Replace “retail therapy” with different types of experiences that might make you feel better. Activities like calling a friend, volunteering, or heading to the gym might help you improve your mood without costing you a cent.
Maybe you don’t shop for an emotional lift, maybe something else drives you. Either way, it’s a good idea to examine your online shopping habits, Golden said.
Once you know the times you tend to shop, or the circumstances that make you want to shop, you can set up guardrails.
“Identify when you’re most likely to shop and shut off the computer,” Golden said.
Sometimes habitual online shopping can become a serious behavioral problem. About 6% of the U.S. population suffers from “compulsive buying disorder,” defined as “uncontrolled urges to buy,” according to a paper published in the American Journal of Psychiatry.

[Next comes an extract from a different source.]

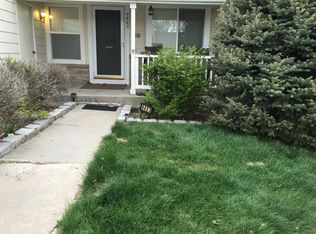 4403 S Fundy St, Centennial, CO 80015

“People with pathological buying feel preoccupied with shopping and feel like they have no control over it, even if it leads to severe work or relationship problems, or financial bankruptcy,” wrote psychiatrist Marlynn Wei.
“Do you shop for a quick fix for the blues? Do you feel guilty or ashamed? Have you tried to stop and you’re unable to?” asked April Lane Benson, a psychologist and author of the book “To Buy or Not to Buy: Why We Overshop and How to Stop.” These are signs that your problem might be getting out of control.
Fortunately, there are places to go for help. Debtors Anonymous, which works with people who have compulsive shopping problems, is one place to start, Benson said.
“Consider seeing a therapist,” she added. “Ideally it should be someone who has experience in working with this particular problem.”